One thing you can tell from the hash is the algorithm used.

This will most likely output rows like "root:$6$" - if you get any that contain "$1$" then that user's password is hashed by a now insecure algorithm - you need to check/fix the default, then require that user to change their password.

2 members found this post helpful.

You need to (visually) look at the root password.
If it is fails typical recommendations for a good password, then it is a fail.

In addition, check passwords for any admin users where sudo gives root authority.

$1 = MD5 hashing algorithm very insecure
$2 =Blowfish Algorithm is in use.
$2a=eksblowfish Algorithm
$5 =SHA-256 Algorithm
$6 =SHA-512 Algorithm

"$1$" is not MD5, it's md5crypt. That's not pedantry - there is a difference. (Not enough to stop it being insecure, but still a difference.)

On the same note, the difference between "$6$" (sha512crypt) and SHA-512 is enough to make "$6$"/sha512crypt adequate (for the time being), despite SHA-512 algorithm itself being a bad choice for passwords. (Also important to state that sha512crypt is different to "SSHA-512", which is another poor choice.)

"$2$" and "$2a$" and "$2b$" are different versions of the same algorithm (bcrypt, aka Blowfish-based crypt, which uses the Eksblowfish cipher). There's also unofficial prefixes "$2x$" and "$2y$" from PHP's implementation.

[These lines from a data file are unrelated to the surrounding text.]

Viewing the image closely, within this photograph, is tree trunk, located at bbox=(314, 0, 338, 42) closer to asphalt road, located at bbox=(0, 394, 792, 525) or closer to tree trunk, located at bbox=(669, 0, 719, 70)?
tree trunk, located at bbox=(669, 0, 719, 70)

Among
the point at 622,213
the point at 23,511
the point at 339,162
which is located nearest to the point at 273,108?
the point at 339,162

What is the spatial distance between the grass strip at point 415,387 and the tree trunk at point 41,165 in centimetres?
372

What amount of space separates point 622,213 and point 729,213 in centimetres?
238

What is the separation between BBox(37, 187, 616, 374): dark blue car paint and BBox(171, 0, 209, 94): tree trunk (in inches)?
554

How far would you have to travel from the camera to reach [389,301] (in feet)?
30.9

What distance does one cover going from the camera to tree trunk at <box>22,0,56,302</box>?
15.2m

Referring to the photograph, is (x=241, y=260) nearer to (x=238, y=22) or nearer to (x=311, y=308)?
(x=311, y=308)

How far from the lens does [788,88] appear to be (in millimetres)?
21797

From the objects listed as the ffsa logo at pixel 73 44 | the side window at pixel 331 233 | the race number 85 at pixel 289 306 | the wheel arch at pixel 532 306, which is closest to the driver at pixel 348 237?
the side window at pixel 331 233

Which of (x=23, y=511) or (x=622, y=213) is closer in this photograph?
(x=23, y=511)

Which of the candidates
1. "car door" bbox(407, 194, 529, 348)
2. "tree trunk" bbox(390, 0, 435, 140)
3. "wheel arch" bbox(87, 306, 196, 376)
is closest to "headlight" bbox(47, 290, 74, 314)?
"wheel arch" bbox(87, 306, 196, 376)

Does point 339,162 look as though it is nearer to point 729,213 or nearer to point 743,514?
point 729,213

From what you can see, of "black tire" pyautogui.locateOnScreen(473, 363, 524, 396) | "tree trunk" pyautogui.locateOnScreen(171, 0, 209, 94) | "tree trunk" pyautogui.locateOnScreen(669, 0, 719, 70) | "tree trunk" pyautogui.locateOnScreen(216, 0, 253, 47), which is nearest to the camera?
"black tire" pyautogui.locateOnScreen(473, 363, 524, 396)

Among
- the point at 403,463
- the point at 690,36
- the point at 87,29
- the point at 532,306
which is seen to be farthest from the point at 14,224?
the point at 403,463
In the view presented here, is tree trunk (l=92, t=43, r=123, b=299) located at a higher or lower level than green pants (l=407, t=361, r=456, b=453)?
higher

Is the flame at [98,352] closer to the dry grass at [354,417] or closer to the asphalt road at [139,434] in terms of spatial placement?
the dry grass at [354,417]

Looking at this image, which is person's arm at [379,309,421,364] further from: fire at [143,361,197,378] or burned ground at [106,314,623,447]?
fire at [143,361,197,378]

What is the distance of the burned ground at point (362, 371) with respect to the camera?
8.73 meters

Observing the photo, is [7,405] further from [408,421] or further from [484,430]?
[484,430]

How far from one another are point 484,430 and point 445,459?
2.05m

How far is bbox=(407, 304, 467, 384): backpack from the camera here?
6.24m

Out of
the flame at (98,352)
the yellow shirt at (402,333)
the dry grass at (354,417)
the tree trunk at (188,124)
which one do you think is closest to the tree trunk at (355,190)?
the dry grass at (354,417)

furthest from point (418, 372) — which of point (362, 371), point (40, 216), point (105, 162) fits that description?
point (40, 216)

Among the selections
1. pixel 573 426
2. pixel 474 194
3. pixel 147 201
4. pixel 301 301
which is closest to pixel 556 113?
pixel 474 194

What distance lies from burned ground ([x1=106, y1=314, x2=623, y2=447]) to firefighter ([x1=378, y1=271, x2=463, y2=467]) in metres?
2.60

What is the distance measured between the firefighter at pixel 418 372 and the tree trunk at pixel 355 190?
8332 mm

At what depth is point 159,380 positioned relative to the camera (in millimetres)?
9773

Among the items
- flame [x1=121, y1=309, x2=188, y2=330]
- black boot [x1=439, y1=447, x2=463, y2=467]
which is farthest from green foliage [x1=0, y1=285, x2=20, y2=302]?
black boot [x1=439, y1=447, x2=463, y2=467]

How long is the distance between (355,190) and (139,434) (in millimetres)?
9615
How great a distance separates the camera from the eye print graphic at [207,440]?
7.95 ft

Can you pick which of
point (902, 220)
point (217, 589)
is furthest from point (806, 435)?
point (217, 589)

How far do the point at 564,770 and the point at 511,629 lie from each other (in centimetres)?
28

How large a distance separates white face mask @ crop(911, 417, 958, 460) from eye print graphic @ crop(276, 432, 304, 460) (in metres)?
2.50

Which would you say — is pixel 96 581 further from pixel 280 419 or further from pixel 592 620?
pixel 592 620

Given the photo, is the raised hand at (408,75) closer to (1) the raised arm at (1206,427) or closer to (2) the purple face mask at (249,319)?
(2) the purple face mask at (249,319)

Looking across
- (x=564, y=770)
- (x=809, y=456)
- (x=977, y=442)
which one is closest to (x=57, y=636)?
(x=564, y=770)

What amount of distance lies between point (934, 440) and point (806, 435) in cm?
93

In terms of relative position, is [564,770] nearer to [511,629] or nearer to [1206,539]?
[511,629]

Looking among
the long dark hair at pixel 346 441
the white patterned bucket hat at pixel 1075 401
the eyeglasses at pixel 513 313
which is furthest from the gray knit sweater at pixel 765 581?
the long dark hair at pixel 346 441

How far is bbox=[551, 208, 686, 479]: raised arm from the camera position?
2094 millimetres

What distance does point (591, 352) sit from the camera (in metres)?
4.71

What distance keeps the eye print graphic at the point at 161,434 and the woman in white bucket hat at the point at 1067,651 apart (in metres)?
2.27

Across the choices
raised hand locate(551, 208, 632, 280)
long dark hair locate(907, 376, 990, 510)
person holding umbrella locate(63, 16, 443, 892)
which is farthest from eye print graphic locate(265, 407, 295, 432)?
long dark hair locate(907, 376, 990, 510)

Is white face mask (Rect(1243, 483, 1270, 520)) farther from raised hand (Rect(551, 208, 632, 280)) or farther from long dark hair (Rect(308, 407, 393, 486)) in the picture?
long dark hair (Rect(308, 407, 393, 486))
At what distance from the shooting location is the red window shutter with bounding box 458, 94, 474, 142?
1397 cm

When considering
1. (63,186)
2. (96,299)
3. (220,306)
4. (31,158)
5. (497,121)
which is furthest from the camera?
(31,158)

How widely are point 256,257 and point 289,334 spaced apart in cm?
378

Some other notable ones are "$7$" for scrypt, "$y$" for yescrypt, and Argon2 has four variants "$argon2i$" and "$argon2d$" and "$argon2ds$" and "$argon2id$" which each have benefits against different threat types.

1 members found this post helpful.

What all the above points out is that there are 2 factors affecting password complexity.

First is the password itself. Is it easy to guess? or will it take a massive brute force attempt to guess it? The attack would need to use the same 'salt' and the same algorithm to hash each attempt then compare the result to the stored encrypted password to verify if the guess succeeded or failed.

The second is the algorithm used by the system to hash/encrypt it and some are better than others.

Because of my position I don't manage root passwords, but when I found out about some I almost ripped my eyes out hahaha

The issue that I do not want to be bothering when asking server by server what the password is, but from my position to audit the possible easy keys and recommend their change.

Because of your position you need not know those passwords at all. So you can [force to] set a mechanism to check passwords automatically (programmatically). You (or the audit) can check if that mechanism exists and sufficient and you can force the responsible admins to change those passwords (see post #6 again and the links).

If you have root access, you can override any automated password checker.
If you really want to set the root password to 'password', you can.

actually root always has the possibility to "overrule" any solution (or any rule). But that is another story.